**Work required**:
Output should begin at the line holding "Acting as a" and end at the last line of the entries; print those lines verbatim and no others.

*** Material shown Section Begins ***

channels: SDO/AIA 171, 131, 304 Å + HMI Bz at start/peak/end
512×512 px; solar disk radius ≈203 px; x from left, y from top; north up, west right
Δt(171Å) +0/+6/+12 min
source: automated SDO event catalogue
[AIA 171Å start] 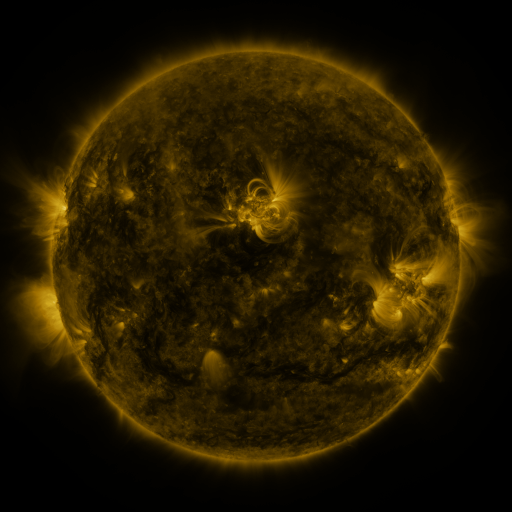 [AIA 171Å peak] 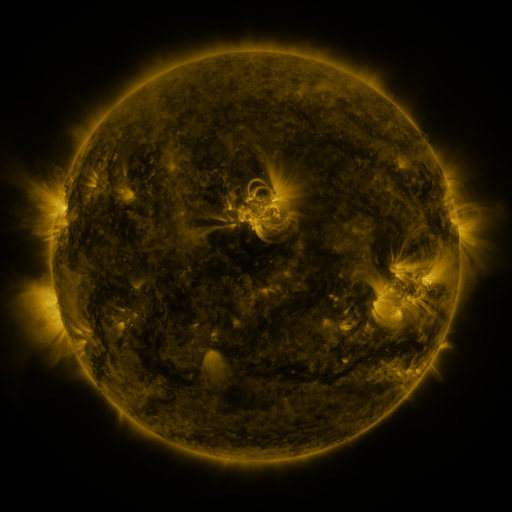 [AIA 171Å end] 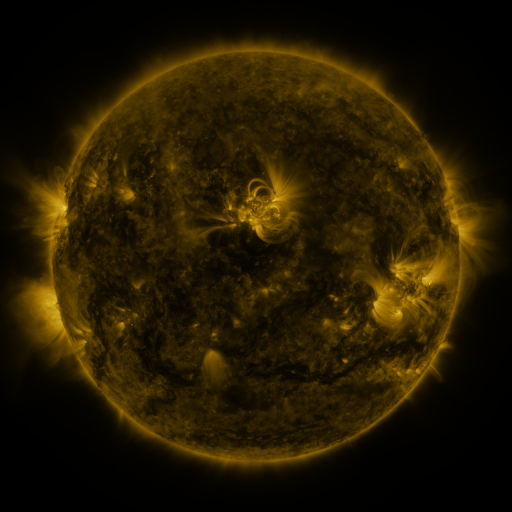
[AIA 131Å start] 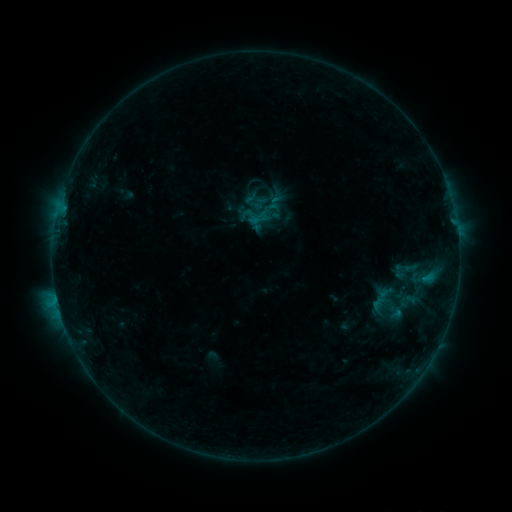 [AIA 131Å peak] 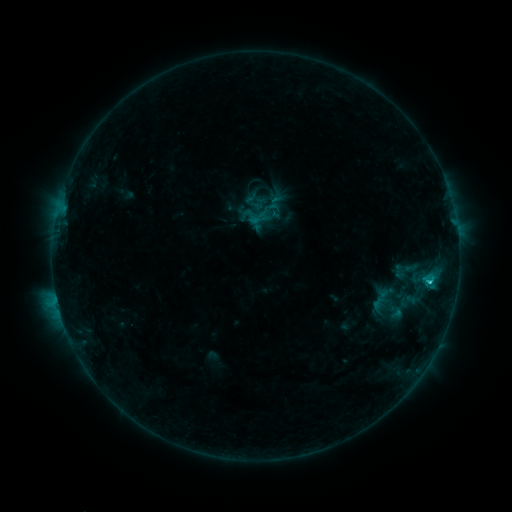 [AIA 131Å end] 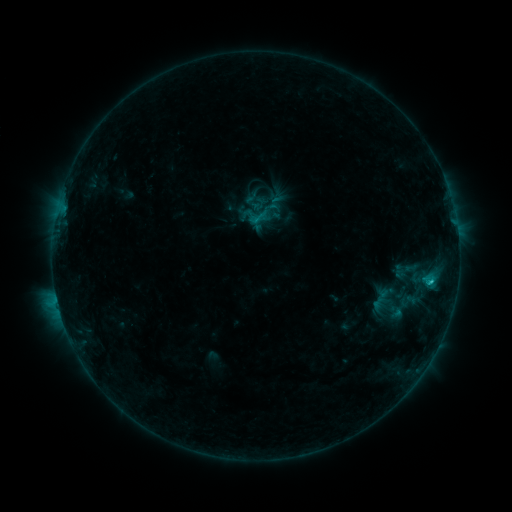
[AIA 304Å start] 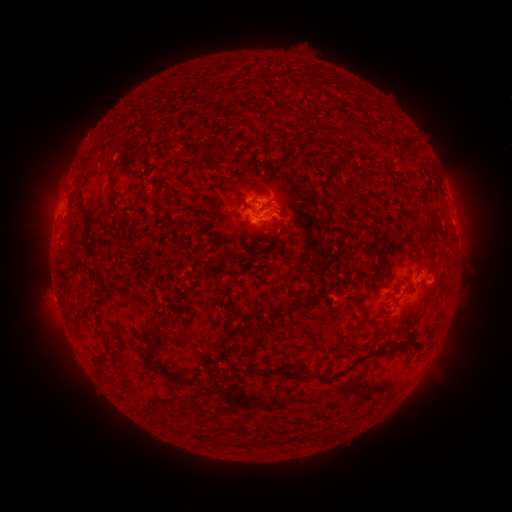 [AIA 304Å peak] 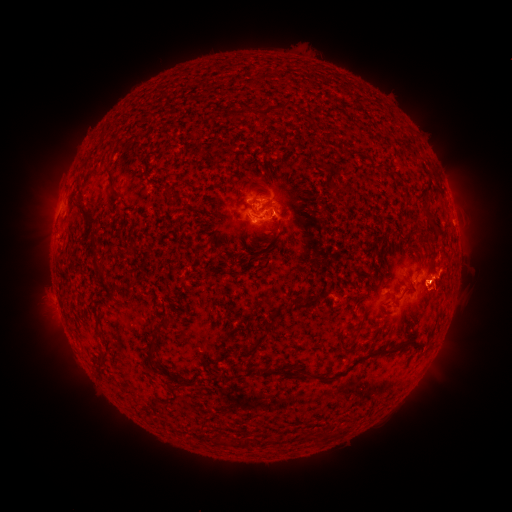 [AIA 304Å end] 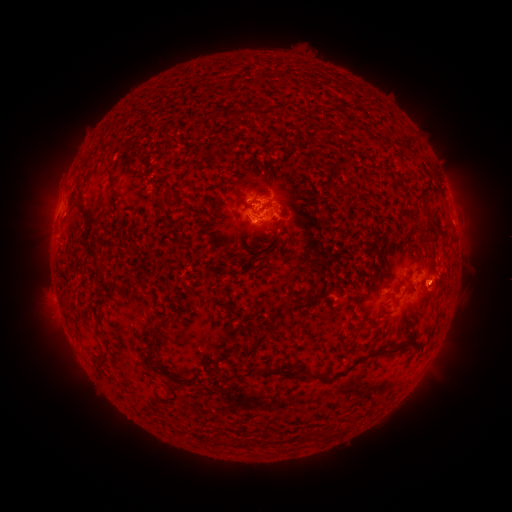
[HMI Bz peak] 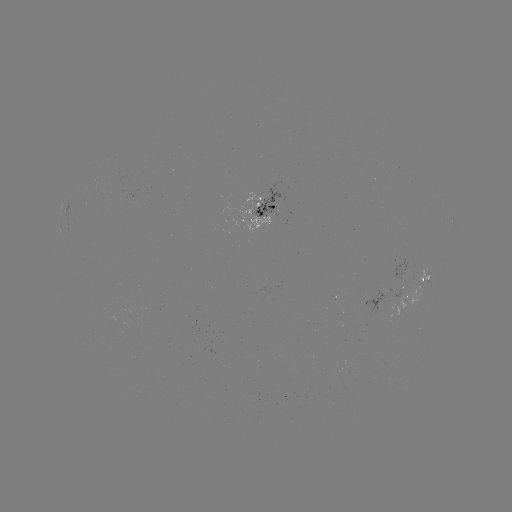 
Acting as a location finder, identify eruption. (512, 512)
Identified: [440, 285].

*** Material shown Section Ends ***

**Expected output**:
Acting as a location finder, identify eruption. (512, 512)
Identified: [440, 285].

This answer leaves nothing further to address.